Después de Caruso Lombardi, en Argentinos llegó el tiempo de Néstor Gorosito, uno de los técnicos que, dice ahora Mercier, más y mejor hicieron por su carrera: “El y su ayudante, Cacho Borelli, me ubicaron en lo táctico”. A Pipo, además, le corresponde el copyright de haber patentado la dupla Mercier-Néstor Ortigoza, una sociedad que raspa y juega en la cancha, y que también tiene compatibilidad fuera. “Somos compadres y va a ser el padrino de mi hijo. Voy a comer a la casa de él, él viene a la mía, nuestras familias se llevan bien. Néstor también tiene una historia fuerte: vendía cuadernos arriba del tren”, dice.

Gorosito lo quiso llevar a un River que todavía no contaba con el regreso de Matías Almeyda, pero no hubo acuerdo y siguió en Argentinos. Claudio Vivas pasó pronto, sin poder aplicar su método cuasi científico, y le dejó su lugar a Claudio Borghi, un díscolo, a quien Mercier sólo conocía por un video de aquellas rabonas ochentosas. Desde entonces, todo se aceleró en la vida del Pichi: salió campeón de Primera, se convirtió en el único jugador de la historia en haber dado una vuelta olímpica con Platense y otra con Argentinos, hizo un poco de cabeza y un poco de hombro el gol del campeonato en la cancha de Huracán, se trepó al alambrado para festejarlo con la hinchada y con su mujer embarazada, debutó en la Selección; jugó tres partidos –contra Costa Rica, Jamaica y Haití– con la albiceleste, Diego Maradona lo preseleccionó para el Mundial de Sudáfrica, y Boca, como River antes, lo cortejó dos veces.

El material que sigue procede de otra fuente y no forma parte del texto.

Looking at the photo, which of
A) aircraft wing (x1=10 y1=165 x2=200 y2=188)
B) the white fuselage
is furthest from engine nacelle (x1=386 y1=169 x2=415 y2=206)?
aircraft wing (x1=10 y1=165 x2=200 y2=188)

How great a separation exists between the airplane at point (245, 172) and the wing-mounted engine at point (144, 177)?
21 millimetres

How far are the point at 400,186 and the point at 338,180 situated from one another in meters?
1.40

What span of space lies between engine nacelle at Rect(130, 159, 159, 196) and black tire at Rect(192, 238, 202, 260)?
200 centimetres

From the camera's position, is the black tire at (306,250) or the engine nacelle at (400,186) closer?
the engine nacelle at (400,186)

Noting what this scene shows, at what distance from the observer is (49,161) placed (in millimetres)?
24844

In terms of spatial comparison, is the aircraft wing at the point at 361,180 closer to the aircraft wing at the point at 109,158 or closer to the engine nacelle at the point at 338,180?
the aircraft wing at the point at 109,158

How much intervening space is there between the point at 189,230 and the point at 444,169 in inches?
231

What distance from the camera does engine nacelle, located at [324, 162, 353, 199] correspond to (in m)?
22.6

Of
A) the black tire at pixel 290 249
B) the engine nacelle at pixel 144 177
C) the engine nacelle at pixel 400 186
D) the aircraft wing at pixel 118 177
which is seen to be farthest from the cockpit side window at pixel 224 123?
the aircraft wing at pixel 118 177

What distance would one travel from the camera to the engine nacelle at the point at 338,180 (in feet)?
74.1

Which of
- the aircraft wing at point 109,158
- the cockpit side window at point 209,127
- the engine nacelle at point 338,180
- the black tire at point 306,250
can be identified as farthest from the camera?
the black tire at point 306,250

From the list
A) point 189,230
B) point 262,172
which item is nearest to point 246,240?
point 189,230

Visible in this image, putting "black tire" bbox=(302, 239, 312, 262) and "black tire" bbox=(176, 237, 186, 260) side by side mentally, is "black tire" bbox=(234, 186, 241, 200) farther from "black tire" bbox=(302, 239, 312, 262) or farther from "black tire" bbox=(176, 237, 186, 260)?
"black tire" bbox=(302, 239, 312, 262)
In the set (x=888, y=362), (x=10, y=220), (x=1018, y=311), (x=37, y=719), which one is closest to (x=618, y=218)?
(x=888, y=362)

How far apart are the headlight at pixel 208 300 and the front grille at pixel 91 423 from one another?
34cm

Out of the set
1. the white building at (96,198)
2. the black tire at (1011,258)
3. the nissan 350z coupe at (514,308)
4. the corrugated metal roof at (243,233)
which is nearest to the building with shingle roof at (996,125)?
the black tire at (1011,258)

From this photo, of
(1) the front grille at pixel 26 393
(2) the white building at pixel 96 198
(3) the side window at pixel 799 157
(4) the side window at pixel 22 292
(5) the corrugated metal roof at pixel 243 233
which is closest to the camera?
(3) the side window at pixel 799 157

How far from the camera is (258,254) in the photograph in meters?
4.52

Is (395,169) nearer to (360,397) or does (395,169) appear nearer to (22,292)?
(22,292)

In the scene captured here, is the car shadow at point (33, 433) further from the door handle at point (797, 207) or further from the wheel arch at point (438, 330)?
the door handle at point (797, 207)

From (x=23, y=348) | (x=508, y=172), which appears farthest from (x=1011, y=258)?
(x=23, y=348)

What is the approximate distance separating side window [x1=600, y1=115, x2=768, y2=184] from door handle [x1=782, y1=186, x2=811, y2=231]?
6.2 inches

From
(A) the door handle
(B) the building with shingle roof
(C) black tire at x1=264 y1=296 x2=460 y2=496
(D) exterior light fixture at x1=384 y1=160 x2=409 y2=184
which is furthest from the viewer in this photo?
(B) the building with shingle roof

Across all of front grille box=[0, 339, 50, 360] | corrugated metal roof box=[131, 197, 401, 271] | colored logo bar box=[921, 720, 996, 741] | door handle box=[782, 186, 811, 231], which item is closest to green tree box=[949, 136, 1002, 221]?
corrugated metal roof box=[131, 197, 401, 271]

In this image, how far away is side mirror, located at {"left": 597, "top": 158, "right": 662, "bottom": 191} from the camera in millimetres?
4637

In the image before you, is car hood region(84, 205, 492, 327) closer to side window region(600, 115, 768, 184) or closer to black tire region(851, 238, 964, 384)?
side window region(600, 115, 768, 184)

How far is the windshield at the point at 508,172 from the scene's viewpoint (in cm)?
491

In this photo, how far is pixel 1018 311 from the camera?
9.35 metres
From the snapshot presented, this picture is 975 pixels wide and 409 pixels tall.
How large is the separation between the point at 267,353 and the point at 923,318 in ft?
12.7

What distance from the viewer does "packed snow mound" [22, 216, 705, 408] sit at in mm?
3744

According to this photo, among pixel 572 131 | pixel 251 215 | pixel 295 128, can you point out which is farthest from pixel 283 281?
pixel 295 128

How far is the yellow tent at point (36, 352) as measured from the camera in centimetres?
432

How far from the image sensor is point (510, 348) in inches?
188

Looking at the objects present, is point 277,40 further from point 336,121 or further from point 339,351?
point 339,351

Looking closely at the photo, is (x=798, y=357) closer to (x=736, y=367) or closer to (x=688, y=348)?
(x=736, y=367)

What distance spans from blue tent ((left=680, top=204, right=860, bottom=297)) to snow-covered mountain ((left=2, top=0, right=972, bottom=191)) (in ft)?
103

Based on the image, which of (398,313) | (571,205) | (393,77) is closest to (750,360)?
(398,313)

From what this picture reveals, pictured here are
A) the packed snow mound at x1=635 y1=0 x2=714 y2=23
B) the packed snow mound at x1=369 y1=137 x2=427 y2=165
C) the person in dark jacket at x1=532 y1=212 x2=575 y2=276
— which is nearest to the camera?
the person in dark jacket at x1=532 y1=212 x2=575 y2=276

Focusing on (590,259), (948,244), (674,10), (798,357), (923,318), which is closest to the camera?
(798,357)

“El año pasado estaba triste por la muerte de un amigo, Fabián Gómez, el Pitu, un chico que conocí en Puerto Nuevo, y de repente me llegó todo junto, y ya al borde de cumplir 30 años. Hasta estoy esperando un bebé, Bautista, el tercero mío, y el primero con Romina, mi mujer. ¿Qué más puedo pedir?”, se despide Mercier, y es como si dejara de sonar Carrozas de Fuego.